PROMPT: Repeat the stretch of entries below from the line with "family: Leporidae" through the line with "scientific name: Syncerus caffer". Include both ends and add nothing.

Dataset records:
........

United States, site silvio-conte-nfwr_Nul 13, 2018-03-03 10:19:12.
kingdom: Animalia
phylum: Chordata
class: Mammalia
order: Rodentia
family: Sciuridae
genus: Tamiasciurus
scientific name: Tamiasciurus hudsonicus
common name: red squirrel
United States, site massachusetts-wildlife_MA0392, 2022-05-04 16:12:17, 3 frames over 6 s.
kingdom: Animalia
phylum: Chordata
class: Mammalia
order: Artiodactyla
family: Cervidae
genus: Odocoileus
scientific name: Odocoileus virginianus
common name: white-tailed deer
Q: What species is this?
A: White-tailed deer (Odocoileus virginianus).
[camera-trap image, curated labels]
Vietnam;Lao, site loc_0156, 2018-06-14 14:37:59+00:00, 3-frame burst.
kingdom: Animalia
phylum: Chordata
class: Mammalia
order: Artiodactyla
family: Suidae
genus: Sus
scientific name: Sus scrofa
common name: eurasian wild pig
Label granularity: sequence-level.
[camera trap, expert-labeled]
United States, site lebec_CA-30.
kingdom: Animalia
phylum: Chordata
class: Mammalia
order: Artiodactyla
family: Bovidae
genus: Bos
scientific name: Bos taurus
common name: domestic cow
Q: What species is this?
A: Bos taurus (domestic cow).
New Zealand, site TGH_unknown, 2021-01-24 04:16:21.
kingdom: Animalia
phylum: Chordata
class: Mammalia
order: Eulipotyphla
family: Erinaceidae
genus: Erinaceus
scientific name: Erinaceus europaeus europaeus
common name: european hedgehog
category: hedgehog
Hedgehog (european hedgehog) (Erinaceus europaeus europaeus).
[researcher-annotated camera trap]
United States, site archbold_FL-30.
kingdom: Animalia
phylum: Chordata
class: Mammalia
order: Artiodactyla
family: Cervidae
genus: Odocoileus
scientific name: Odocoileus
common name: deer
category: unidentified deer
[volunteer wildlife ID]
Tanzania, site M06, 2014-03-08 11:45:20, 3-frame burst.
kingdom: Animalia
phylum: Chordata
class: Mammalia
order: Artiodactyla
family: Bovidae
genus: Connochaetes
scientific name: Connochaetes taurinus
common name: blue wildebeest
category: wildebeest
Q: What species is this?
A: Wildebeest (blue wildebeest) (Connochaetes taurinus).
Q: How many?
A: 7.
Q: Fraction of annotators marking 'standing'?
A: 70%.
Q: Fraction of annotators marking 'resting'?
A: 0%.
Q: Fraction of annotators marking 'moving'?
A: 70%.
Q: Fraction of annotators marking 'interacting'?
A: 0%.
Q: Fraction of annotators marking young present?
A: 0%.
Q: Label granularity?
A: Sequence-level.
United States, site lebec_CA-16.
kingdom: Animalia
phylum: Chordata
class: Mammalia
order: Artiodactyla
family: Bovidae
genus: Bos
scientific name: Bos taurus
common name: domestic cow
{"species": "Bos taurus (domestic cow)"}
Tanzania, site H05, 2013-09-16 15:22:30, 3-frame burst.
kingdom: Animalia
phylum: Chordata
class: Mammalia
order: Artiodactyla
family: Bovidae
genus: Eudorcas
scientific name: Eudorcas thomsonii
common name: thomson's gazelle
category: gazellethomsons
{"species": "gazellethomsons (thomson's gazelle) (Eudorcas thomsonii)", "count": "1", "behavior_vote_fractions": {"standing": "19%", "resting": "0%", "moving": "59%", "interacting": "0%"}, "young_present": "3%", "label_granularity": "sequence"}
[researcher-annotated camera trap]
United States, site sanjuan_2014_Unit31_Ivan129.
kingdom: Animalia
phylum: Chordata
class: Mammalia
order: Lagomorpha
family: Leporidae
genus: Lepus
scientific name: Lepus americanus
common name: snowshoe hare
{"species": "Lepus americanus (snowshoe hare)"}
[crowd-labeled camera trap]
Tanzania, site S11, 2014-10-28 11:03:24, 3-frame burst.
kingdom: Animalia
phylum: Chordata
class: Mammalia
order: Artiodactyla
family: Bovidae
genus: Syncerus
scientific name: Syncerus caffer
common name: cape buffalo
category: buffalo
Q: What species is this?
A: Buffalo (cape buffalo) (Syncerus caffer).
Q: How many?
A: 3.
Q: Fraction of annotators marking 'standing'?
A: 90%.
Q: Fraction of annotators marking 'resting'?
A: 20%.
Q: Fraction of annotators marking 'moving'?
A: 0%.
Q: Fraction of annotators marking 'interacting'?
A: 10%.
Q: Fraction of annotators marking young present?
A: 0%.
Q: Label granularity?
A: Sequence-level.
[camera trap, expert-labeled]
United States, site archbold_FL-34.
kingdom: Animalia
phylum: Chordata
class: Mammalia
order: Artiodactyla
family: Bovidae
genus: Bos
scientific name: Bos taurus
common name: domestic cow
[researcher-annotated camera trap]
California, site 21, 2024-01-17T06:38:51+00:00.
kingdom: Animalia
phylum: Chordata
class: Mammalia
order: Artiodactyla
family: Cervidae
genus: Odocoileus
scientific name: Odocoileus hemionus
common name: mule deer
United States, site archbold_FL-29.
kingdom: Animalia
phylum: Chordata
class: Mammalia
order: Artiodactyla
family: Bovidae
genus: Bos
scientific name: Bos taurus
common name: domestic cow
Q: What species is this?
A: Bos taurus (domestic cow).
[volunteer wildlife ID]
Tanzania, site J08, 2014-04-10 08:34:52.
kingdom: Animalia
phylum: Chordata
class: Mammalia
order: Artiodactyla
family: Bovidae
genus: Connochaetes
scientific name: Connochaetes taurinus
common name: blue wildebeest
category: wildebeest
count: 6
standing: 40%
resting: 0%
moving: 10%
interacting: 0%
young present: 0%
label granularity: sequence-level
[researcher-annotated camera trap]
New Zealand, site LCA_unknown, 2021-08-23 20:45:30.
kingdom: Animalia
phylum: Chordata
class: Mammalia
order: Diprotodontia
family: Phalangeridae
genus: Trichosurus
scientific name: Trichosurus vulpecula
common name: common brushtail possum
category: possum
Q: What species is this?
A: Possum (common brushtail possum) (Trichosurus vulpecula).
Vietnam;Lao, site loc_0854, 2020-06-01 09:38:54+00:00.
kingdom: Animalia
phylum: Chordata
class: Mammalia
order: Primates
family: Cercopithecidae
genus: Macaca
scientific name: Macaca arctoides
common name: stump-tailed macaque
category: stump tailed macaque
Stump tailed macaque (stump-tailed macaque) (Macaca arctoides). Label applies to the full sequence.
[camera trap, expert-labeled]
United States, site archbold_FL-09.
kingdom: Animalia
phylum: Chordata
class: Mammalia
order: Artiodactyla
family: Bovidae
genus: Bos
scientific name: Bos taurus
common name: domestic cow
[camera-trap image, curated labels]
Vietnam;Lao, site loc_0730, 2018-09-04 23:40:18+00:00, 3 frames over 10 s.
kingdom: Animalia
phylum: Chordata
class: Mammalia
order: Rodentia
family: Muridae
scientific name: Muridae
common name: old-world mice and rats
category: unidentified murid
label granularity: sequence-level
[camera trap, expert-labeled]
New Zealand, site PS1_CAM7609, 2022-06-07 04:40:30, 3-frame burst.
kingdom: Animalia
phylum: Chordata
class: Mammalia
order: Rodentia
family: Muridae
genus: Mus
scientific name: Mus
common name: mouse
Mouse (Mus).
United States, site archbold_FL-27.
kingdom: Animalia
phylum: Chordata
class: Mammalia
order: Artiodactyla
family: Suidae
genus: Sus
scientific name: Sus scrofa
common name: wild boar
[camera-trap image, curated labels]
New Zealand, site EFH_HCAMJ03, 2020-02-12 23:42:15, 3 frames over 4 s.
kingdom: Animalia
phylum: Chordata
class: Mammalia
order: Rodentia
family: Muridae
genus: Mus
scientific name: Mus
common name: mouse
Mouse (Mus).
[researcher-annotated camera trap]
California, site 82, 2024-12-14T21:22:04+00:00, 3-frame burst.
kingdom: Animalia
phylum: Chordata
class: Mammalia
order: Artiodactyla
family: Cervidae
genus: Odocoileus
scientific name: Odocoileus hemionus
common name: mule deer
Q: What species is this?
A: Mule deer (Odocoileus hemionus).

........

ANSWER SPACE:
family: Leporidae
genus: Lepus
scientific name: Lepus americanus
common name: snowshoe hare
{"species": "Lepus americanus (snowshoe hare)"}
[crowd-labeled camera trap]
Tanzania, site S11, 2014-10-28 11:03:24, 3-frame burst.
kingdom: Animalia
phylum: Chordata
class: Mammalia
order: Artiodactyla
family: Bovidae
genus: Syncerus
scientific name: Syncerus caffer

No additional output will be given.